La femme, incapable de répondre tellement la respiration lui manquait, continuait de se tordre dans les airs. La lycéenne, pétrifiée, observait avec horreur les lèvres de la Rica bleuir, et une veine sur sa tempe pulser. Elle pouvait voir ses yeux rouler vers l’arrière de sa tête tandis que de faibles soubresauts de voix s’échappaient de sa bouche.

La vision qu’Alice endurait était insoutenable. Ses jambes semblaient être en coton et son cœur bondissait avec véhémence dans sa poitrine ; elle se sentait simultanément fébrile et crispée. Elle ne savait pas quoi faire, quoi dire, quoi hurler afin que tout cela s’arrêtât : elle n’avait jamais été confrontée à une telle scène auparavant.

Elle jeta un coup d’œil à la bouteille qu’elle tenait entre ses mains : la première chose qui l’avait choquée lorsqu’elle l’avait empoignée avait été sa fraîcheur moite. Accoutumée à la chaleur et aux mains crasseuses, ce contact glacial l’avait toute retournée. Mais si elle la jetait à l’instant aux bandits, cela pourrait certainement les distraire et leur faire cesser leur violence. Certes, son père en avait terriblement besoin — plus que cette Rica qui devait sans doute en recevoir tous les jours et cultiver ses propres légumes — ; mais avait-elle le droit de ne pas intervenir ?
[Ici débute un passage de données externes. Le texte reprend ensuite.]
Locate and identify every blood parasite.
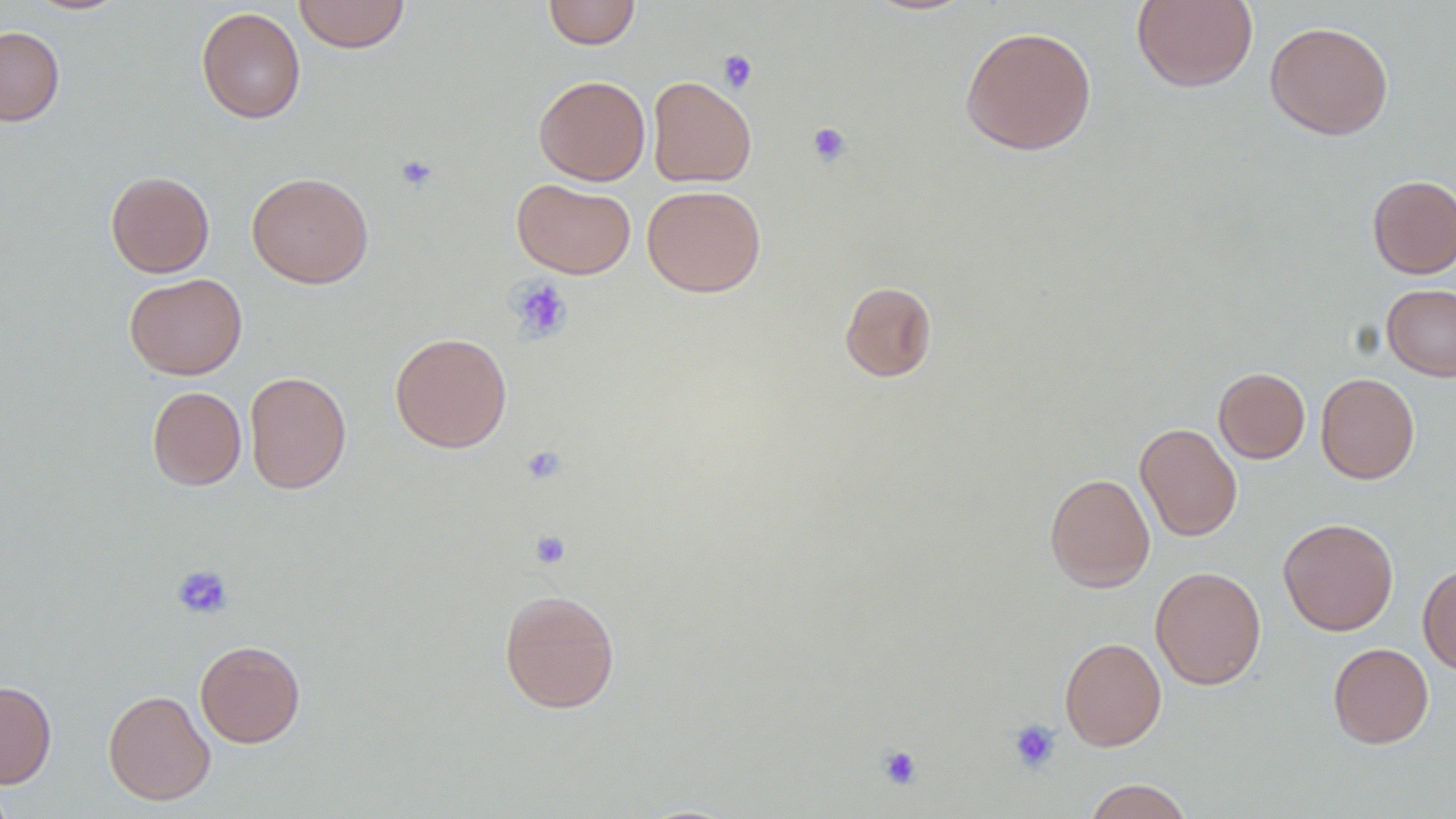
No blood parasites observed.

Approximate bounding boxes as (x1,y1)-(x2,y2) corner pairs in pixels. Uninfected red blood cell locations: (21,0)-(133,16), (293,0)-(411,54), (543,0)-(641,49), (1131,0)-(1258,93), (196,7)-(306,124), (1264,21)-(1393,140), (0,26)-(65,126), (959,26)-(1097,155), (533,75)-(650,185), (647,76)-(757,187), (105,171)-(214,277), (247,172)-(373,288), (1367,174)-(1456,279), (512,179)-(636,278), (642,184)-(766,297), (124,273)-(247,379), (839,281)-(937,382), (1382,284)-(1456,381), (389,332)-(512,453), (1213,367)-(1310,463), (244,371)-(351,494), (1315,372)-(1419,483), (147,386)-(246,491), (1135,423)-(1242,541), (1044,472)-(1155,592), (1278,517)-(1398,635), (1418,563)-(1456,674), (1150,565)-(1266,690), (498,588)-(620,714), (1059,637)-(1167,751), (195,640)-(305,748), (1328,643)-(1434,748), (0,680)-(57,787), (103,689)-(215,805), (0,775)-(18,819), (1082,779)-(1195,819). Platelet locations: (718,49)-(758,93), (807,122)-(852,167), (394,154)-(439,193), (509,277)-(574,342), (520,445)-(567,485), (531,530)-(571,569), (172,564)-(233,620), (1008,719)-(1062,774), (877,744)-(923,790). Slide-level diagnosis: no evidence of blood parasites. Optical microscopy. Captured at 1000x magnification. Thin blood film. Single field of view. Image is 1456×819 pixels.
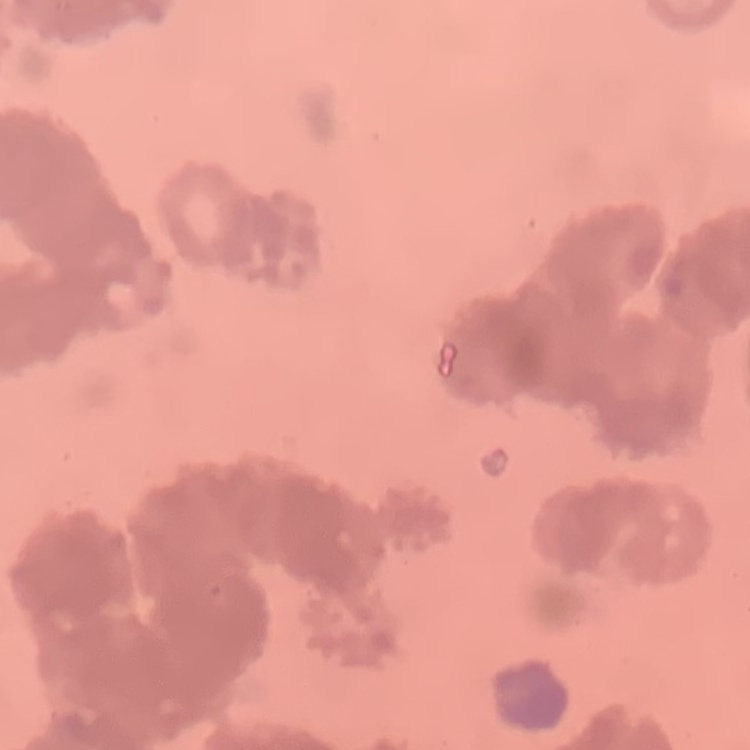

red_blood_cell_morphology: rouleaux formation
stain: Field's or Giemsa
preparation: thin blood film
image_type: square crop of a larger photomicrograph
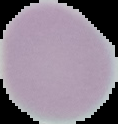

Summary:
  - Image size: 118×124 pixels
  - Malaria status: uninfected
  - Preparation: thin blood film
  - Image type: cell region segmented out of the field of view; surrounding area masked to black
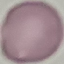

malaria status = uninfected
image type = automatically extracted cell patch, resized to 64 × 64 pixels
capture = smartphone through the microscope eyepiece
preparation = thin blood film
stain = Giemsa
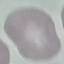
Summary:
  - Malaria status: uninfected
  - Stain: Giemsa
  - Capture: smartphone through the microscope eyepiece
  - Preparation: thin blood film
  - Image type: cell patch, automatically extracted from a larger field of view and resized to 64 × 64 pixels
Report the malaria status of this cell.
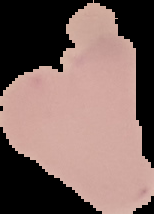
Uninfected.

Summary:
  - Preparation: thin blood smear
  - Image type: cell region segmented out of the field of view; surrounding area masked to black
  - Image size: 154×214 pixels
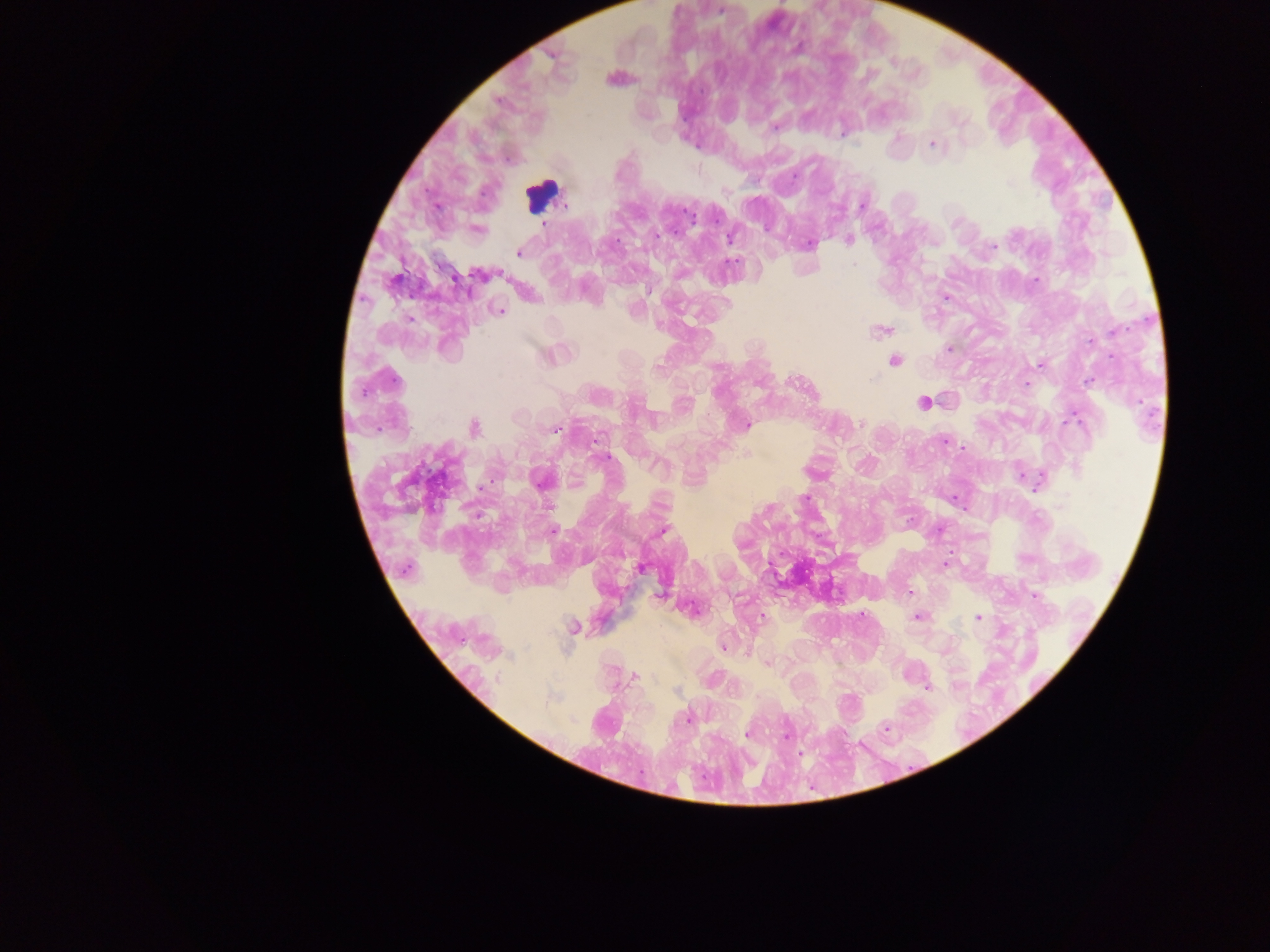 Approximate centers as [x, y] in pixels. Leukocyte locations: [541, 195]. Plasmodium parasite locations: [613, 78], [896, 138], [933, 144], [862, 205], [544, 224], [475, 229], [730, 237], [848, 239], [810, 243], [519, 251], [480, 274], [1034, 280], [945, 296], [498, 310], [881, 330], [949, 348], [549, 354], [893, 361], [1040, 364], [1026, 385], [923, 402], [861, 423], [746, 425], [473, 428], [555, 429], [943, 439], [963, 448], [747, 454], [605, 457], [1020, 475], [541, 480], [1039, 481], [954, 498], [939, 529], [664, 530], [551, 532], [944, 564], [640, 567], [909, 592], [661, 594], [1035, 596], [691, 609], [761, 616], [860, 616], [917, 617], [979, 617], [572, 627], [723, 646], [766, 662], [634, 676], [927, 687], [676, 690], [688, 718], [885, 728], [747, 735], [785, 737], [799, 753]. Thick blood film. Sample from Ghana. Mobile-phone photograph taken through the microscope. One field of view. Image is 1270×952 pixels.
Classify this cell by malaria status.
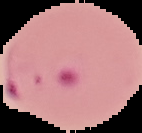
It is parasitized.

From a thin blood smear. Cell region segmented out of the field of view; the surrounding area is masked to black. Image is 142×133 pixels.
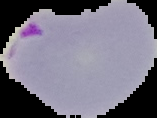
image type = cell region segmented out of the field of view; surrounding area masked to black
malaria status = parasitized
preparation = thin blood smear
image size = 157×118 pixels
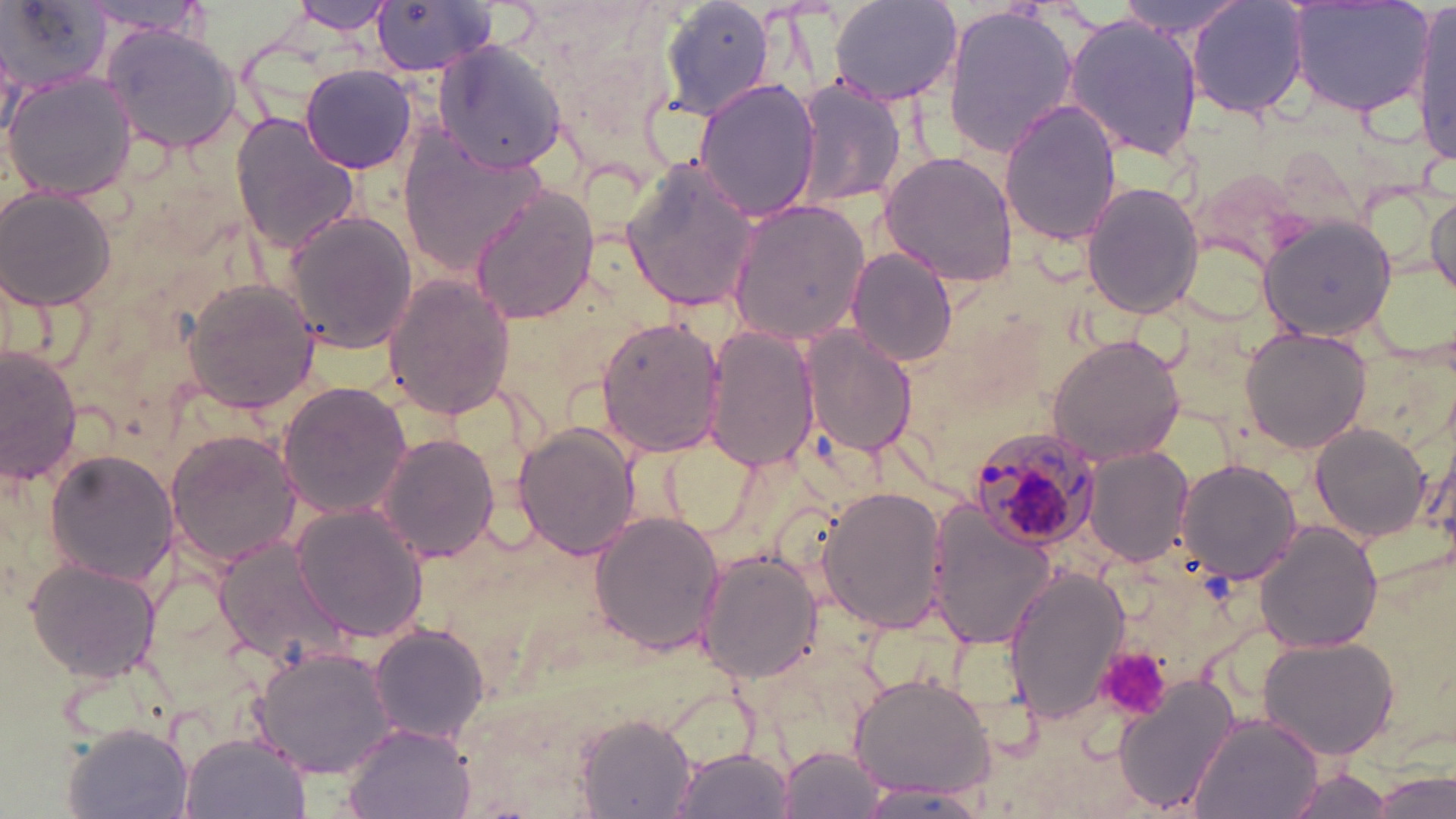

slide-level diagnosis = Plasmodium malariae
magnification = 1000x
preparation = thin blood film
image size = 1456×819 pixels
modality = optical microscopy
stain = May-Grünwald-Giemsa
platelet locations = approximate bounding boxes as (x1, y1, x2, y2) in pixels: (1094, 644, 1172, 722)
uninfected red blood cell locations = approximate bounding boxes as (x1, y1, x2, y2) in pixels: (1, 0, 112, 95), (366, 0, 497, 80), (657, 0, 777, 121), (828, 0, 964, 108), (1113, 0, 1244, 38), (1187, 0, 1311, 122), (1287, 0, 1435, 117), (284, 1, 395, 35), (73, 3, 212, 37), (941, 5, 1080, 158), (1411, 6, 1455, 161), (1062, 12, 1206, 163), (101, 22, 248, 154), (431, 39, 569, 174), (298, 63, 418, 172), (5, 71, 137, 200), (693, 78, 821, 223), (792, 80, 908, 211), (999, 100, 1123, 249), (228, 112, 362, 253), (399, 132, 552, 274), (877, 149, 1022, 289), (620, 160, 760, 313), (1080, 178, 1204, 320), (468, 186, 596, 326), (2, 187, 120, 311), (1426, 194, 1456, 297), (725, 197, 871, 348), (283, 210, 421, 355), (1258, 210, 1401, 342), (847, 248, 958, 367), (826, 261, 946, 434), (382, 274, 517, 419), (179, 276, 322, 415), (597, 313, 728, 458), (702, 324, 819, 473), (800, 325, 918, 458), (1238, 325, 1373, 454), (1046, 331, 1190, 466), (0, 347, 82, 491), (275, 379, 412, 521), (1308, 422, 1435, 544), (511, 423, 640, 561), (163, 429, 302, 569), (374, 430, 501, 565), (1082, 446, 1195, 567), (41, 447, 185, 591), (1173, 458, 1301, 589), (818, 485, 950, 633), (925, 503, 1058, 649), (291, 504, 429, 642), (588, 508, 724, 657), (1253, 519, 1387, 654), (1339, 538, 1456, 758), (211, 540, 353, 668), (696, 549, 821, 684), (24, 559, 164, 681), (1003, 569, 1130, 722), (367, 623, 490, 746), (1258, 637, 1398, 760), (254, 646, 398, 779), (847, 672, 996, 800), (1111, 673, 1240, 817), (576, 710, 698, 816), (1189, 713, 1323, 819), (339, 721, 478, 819), (63, 723, 195, 819), (181, 734, 307, 817), (777, 745, 887, 819), (669, 746, 796, 819), (1374, 765, 1455, 819), (1282, 767, 1392, 818), (859, 785, 989, 815)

Tandis qu’elle pouvait voir la vie quitter les yeux de la femme, Alice s’enfuit en courant, suivant le chemin du lit et pressant contre sa poitrine la bouteille. Elle se moquait bien du bruit que produisaient ses pas contre le sable à présent ; elle ne pensait qu’à une chose : déguerpir le plus rapidement possible. Le cœur battant et le soleil dans les yeux, elle poursuivit sa route avant d’apercevoir, au loin, la silhouette du toit de sa maison.

Ni une ni deux, elle s’extirpa de la fosse en escaladant la pente. Hors du trou, les rayons de l’astre étaient vingt fois plus ardents et aveuglants. Elle tenta tant bien que mal, en faisant un préau avec sa main pour ses yeux, de trouver du regard sa maison, en vain. Ne souhaitant pas demeurer dehors un moment de plus, elle s’engagea sur la route.

Alice eût certainement dû mettre ses lunettes de soleil, mais elle était bien trop pressée pour s’en souvenir. En quelques secondes, son pied buta contre un rocher incrusté dans le sol. La jeune fille tomba violemment en avant, et la bouteille qu’elle tenait se brisa dans ses deux mains, laissant son liquide se répandre par terre et former une flaque.

Une douleur aigüe alimentée par la froideur de l’eau fit crier la lycéenne. Aveuglée, celle-ci se redressa sur ses genoux en se retournant, de sorte que le soleil fût derrière son dos et que l’ombre de son corps se projetât devant elle. Elle inspecta ses mains, toujours sous le choc : une multitude de bris de verre était logée dans sa peau, et le côté de ses auriculaires était râpé. Tremblante, elle tenta d’extirper l’un des morceaux plantés dans sa paume ; mais la douleur était telle qu’elle ne put se résoudre à continuer. Un fin ruisseau de sang s’écoulait de la plaie ouverte et suivait les lignes de sa main.

À ce moment, quelques gouttes d’eau éclatèrent contre le sol. On eût pu croire à la pluie qui s’apprêtait à tomber ; mais cela n’était pas imaginable dans le monde dans lequel les humains vivaient. Il s’agissait simplement des larmes d’Alice qui dévalaient les joues de cette dernière avant de s’écraser par terre.

Alice n’avait jamais connu la pluie.